When developing automated vehicles, designers and engineers should consider and evaluate how drivers and pedestrians communicate based on each other’s movements. These insights may ultimately be used to help design automated vehicles that are “polite” and “courteous” to the pedestrians with whom they interact.
What Toyota is studying: Working in collaboration with the Massachusetts Institute of Technology AgeLab and the University of Wisconsin-Madison Cognitive Systems Lab, Toyota’s Collaborative Safety Research Center (CSRC) and researcher Joshua Domeyer have been studying how drivers and pedestrians signal their intent and interact with one another. The aim of the research is ultimately to inform the development of advanced vehicle safety and signaling features, as well as future automated vehicle technologies.
Why it’s important: For automated vehicles to become widespread and for drivers to become comfortable with the idea of using them, the technology in the vehicles should learn how to behave and interact with pedestrians in a way that’s common to drivers and pedestrians today. Designing complex and intricate systems to allow these vehicles to communicate politely and safely to other drivers and pedestrians will help them become more acceptable to the wider public.
What this could mean for society: The introduction of automated vehicles could have a huge impact on society. Crashes cause over 35,000 deaths each year and a large percentage of those crashes are attributable to human error1. Automated vehicles and advanced safety systems have the potential to greatly reduce crashes and save a substantial number of lives. Developing systems to allow humans and automated vehicles to seamlessly communicate will be key to ensuring their broad adoption.
How the studies work: CSRC has conducted studies that examine on-road communication to better understand pedestrian-driver interactions. One study created a large-scale simulation based on real driving data to identify important on-road social cues. Other studies have looked at the types of signals that are exchanged between vehicles and pedestrians at crosswalks.

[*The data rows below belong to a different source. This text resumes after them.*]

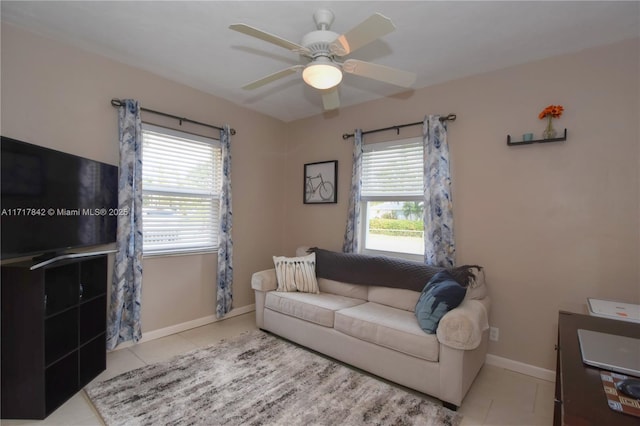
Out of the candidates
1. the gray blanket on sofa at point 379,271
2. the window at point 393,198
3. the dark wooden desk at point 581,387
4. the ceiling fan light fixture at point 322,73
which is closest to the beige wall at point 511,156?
the window at point 393,198

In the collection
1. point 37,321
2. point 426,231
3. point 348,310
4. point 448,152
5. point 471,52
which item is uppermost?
point 471,52

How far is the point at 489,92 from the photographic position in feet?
9.11

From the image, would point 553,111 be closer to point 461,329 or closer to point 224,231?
point 461,329

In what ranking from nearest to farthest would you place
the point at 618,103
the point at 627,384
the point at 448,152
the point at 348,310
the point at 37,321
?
1. the point at 627,384
2. the point at 37,321
3. the point at 618,103
4. the point at 348,310
5. the point at 448,152

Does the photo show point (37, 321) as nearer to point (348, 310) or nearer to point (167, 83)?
point (348, 310)

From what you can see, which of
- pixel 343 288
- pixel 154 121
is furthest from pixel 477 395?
pixel 154 121

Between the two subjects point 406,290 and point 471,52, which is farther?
point 406,290

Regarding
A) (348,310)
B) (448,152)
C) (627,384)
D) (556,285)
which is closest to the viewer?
(627,384)

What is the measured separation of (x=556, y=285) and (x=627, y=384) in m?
1.76

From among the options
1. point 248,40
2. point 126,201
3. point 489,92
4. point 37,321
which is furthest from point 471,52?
point 37,321

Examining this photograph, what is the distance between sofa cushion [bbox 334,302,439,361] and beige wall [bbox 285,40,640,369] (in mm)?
955

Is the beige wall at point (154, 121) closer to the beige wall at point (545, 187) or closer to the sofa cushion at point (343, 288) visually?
the sofa cushion at point (343, 288)

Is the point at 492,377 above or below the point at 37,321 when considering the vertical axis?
below

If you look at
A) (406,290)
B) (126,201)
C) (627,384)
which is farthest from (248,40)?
(627,384)
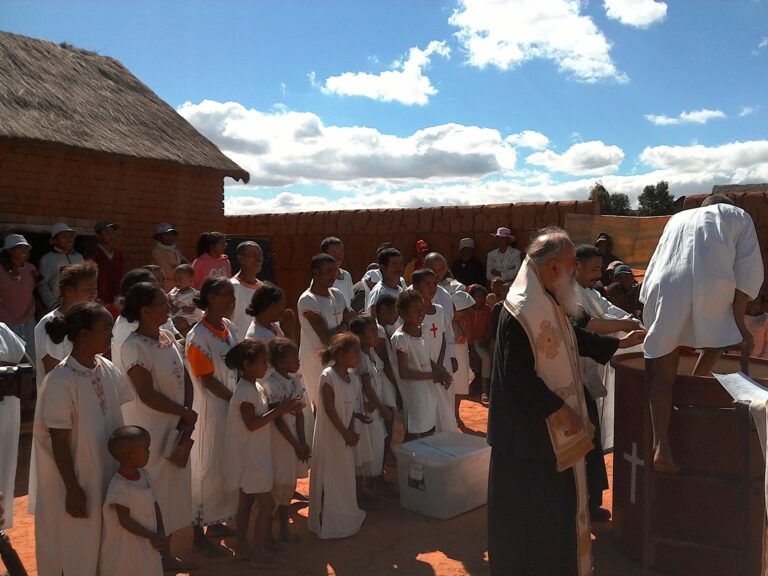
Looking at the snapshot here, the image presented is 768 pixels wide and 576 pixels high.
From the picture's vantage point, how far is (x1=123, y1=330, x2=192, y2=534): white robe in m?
3.81

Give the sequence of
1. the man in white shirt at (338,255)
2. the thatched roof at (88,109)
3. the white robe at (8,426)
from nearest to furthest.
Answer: the white robe at (8,426), the man in white shirt at (338,255), the thatched roof at (88,109)

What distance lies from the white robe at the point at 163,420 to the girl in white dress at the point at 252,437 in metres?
0.30

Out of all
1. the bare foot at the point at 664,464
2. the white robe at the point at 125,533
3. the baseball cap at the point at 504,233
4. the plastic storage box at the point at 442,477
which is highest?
the baseball cap at the point at 504,233

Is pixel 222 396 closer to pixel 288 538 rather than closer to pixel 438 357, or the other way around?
pixel 288 538

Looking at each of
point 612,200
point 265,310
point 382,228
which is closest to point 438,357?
Result: point 265,310

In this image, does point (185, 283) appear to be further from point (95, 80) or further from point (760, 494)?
point (95, 80)

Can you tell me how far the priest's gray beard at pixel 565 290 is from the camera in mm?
3109

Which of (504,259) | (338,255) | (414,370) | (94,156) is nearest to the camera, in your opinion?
(414,370)

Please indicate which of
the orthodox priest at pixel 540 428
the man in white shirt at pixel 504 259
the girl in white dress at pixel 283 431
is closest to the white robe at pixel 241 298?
the girl in white dress at pixel 283 431

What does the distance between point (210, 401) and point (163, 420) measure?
534 millimetres

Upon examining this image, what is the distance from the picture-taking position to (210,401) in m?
4.43

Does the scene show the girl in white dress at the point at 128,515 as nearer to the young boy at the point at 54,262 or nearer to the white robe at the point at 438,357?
the white robe at the point at 438,357

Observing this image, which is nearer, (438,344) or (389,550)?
(389,550)

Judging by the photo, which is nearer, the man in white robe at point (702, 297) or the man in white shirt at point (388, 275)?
the man in white robe at point (702, 297)
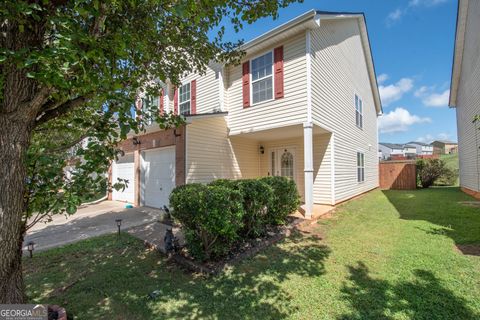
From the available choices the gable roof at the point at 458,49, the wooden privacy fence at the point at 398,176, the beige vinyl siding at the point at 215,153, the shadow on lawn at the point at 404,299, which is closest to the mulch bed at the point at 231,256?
the shadow on lawn at the point at 404,299

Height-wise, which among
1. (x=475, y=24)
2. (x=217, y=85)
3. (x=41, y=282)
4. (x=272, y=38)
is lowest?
(x=41, y=282)

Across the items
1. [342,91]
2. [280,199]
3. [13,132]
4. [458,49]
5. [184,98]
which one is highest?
[458,49]

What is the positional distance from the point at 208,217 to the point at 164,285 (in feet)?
3.98

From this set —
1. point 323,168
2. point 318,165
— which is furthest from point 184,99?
point 323,168

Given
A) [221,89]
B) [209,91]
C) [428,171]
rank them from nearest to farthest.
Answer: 1. [221,89]
2. [209,91]
3. [428,171]

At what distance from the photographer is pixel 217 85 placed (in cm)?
976

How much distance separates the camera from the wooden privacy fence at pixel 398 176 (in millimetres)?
16016

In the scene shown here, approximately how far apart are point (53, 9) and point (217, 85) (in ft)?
25.4

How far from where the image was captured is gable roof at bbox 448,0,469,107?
1037 centimetres

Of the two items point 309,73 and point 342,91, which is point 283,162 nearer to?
point 342,91

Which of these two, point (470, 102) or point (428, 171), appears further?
point (428, 171)

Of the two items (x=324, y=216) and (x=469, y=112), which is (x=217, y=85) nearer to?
(x=324, y=216)

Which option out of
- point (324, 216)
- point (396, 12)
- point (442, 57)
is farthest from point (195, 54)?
point (442, 57)

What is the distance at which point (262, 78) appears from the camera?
28.1 ft
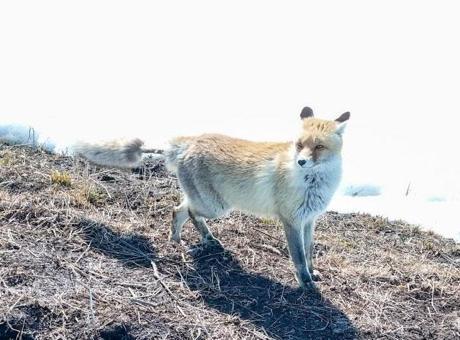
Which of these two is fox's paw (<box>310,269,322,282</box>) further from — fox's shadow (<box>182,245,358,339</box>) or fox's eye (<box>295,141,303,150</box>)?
fox's eye (<box>295,141,303,150</box>)

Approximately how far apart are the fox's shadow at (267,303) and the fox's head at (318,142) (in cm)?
127

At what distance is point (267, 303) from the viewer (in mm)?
6043

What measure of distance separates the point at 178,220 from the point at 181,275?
898 millimetres

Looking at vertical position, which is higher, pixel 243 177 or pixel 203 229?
pixel 243 177

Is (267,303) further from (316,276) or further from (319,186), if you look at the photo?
(319,186)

What the research has found: The studies have identified small behaviours that drivers perform in order to indicate their intent through movement. For instance, drivers typically begin stopping earlier and farther away for pedestrians than they would for a stop sign. This is a way of signaling to those around the car that the driver intends to stop for the pedestrian. Similarly, a driver will often slowly inch forward to indicate when they intend to proceed through the crosswalk.
Such behaviours are important for safe and polite interactions and can be applied to automated vehicles in the future.
How this might be applied to future Toyota vehicles: As automated vehicle technology advances, this research may be useful in standardizing the designs and methods for how vehicles communicate with each other and the world around them to create safe roads for both drivers and pedestrians.
[1] Singh, ``Critical reasons for crashes investigated in the national motor vehicle crash causation survey,'' Nat. Highway Traffic Saf. Admin., Washington, DC, USA, Rep. DOT HS 812 115, 2015.